Arrestato dall'antiterrorismo libanese dopo aver fotografato obiettivi sensibili e trattato su come distruggerli, Bachri si difende dicendo che era solo una messinscena per truffare l'Isis

Storia del vicentino finito in carcere perché preparava un attacco a Beirut

da Beirut

Terrorista pronto a colpire o truffatore, più o meno sprovveduto, che pensava di farsi un po' di soldi scherzando con il fuoco? Lo strano caso di Karim Bachri, cittadino italiano, in galera a Beirut da quasi un anno è giunto a una svolta. Il primo febbraio sono state formalizzate le accuse. Secondo la magistratura libanese il vicentino stava preparando un attentato nella capitale. Bachri si professa innocente e sostiene che voleva solo truffare dei presunti terroristi spillando dei soldi senza alcuna intenzione di mettere delle bombe. Ventiquattro anni, residente a Trissino, in provincia di Vicenza, Bachri ha la mamma italiana e il papà originario del Marocco. L'8 marzo dello scorso anno finisce in manette a Beirut e adesso è rinchiuso nel noto carcere di Roumieh, dove le condizioni di detenzione sono dure.

COSA FARAI.
1 > Rispondi a queste domande sul brano su Karim Bachri:
(a) In che giorno sono state formalizzate le accuse?
(b) In quale comune risiede Bachri?
(c) In quale carcere di Beirut è rinchiuso?
2 > In base al brano su Karim Bachri, come si difende Bachri dall'accusa di aver preparato un attentato? Rispondi in una o due frasi.
3 > Prosegui, per favore, il brano su Karim Bachri dopo la sua ultima frase.

DATI FORNITI.
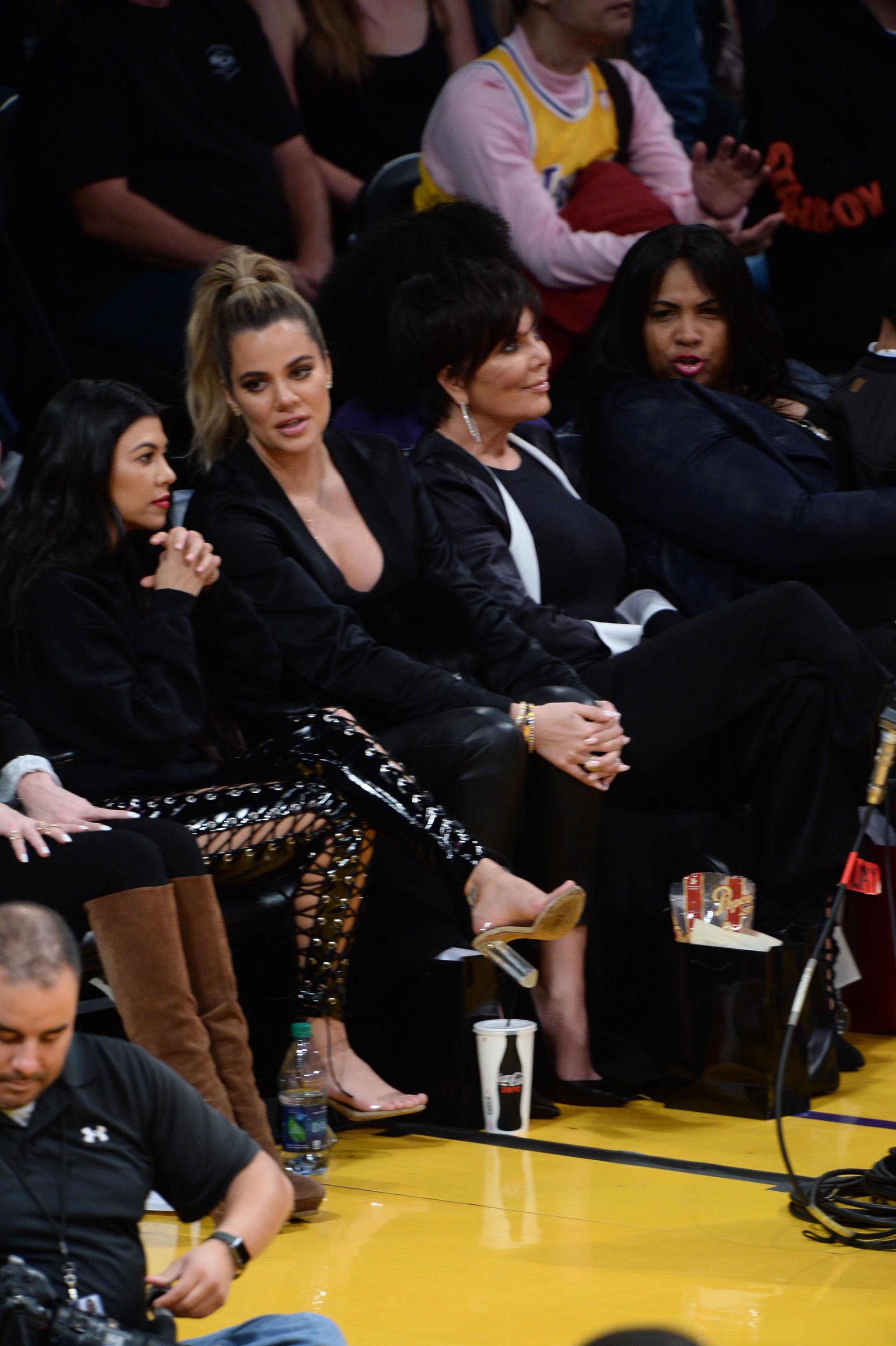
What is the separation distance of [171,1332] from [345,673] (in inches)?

RISULTATI IN ORDINE.
1 >
(a) Il primo febbraio.
(b) A Trissino, in provincia di Vicenza.
(c) Nel carcere di Roumieh.

2 > Bachri si professa innocente e sostiene che fosse tutto una messinscena per truffare l'Isis. Voleva soltanto spillare soldi a presunti terroristi, senza alcuna intenzione di mettere bombe.

3 >
L'incredibile vicenda, che assomiglia alla trama di un film, inizia con un adescamento del giovane vicentino sul «dark web», la parte oscura di internet. Secondo fonti della sicurezza libanese, Bachri sarebbe stato contattato da un sedicente gruppo terroristico legato ad Al Qaeda o allo Stato islamico. In realtà il «committente», che chiede al vicentino di fare dei sopralluoghi a Beirut per compiere degli attentati, non è stato ancora individuato. «Karim voleva solo manipolare questa persona non identificata ottenendo dei soldi, ma senza compiere alcun atto terroristico», spiega Tony Chidiac, l'avvocato difensore. Il legale fa parte del rinomato studio George Jabre, che si è occupato anche del caso di Marcello Dell'Utri, ex senatore di Forza Italia estradato da Beirut.

Bachri riesce a ottenere dal misterioso «mandante» 5-6mila euro di anticipo per recarsi nella capitale libanese, dove arriva la prima volta nel dicembre 2017 per poi tornare in marzo. L'italiano scatta delle foto di possibili obiettivi, che però non sarebbero, secondo la difesa, «né militari, né politici». La prima volta si reca a Jounieh, cittadina sul mare a nord di Beirut. E vicino a un'università cristiana affigge in un negozio di abbigliamento dei volantini per dimostrare al presunto terrorista del web che è sul posto.

Durante il secondo viaggio, che finirà con l'arresto, scatta le foto di un capannone vicino all'aeroporto, che secondo l'accusa è un obiettivo sensibile. L'area è sotto il controllo di Hezbollah, il partito armato sciita nemico giurato dei terroristi sunniti di Al Qaeda e dell'Isis.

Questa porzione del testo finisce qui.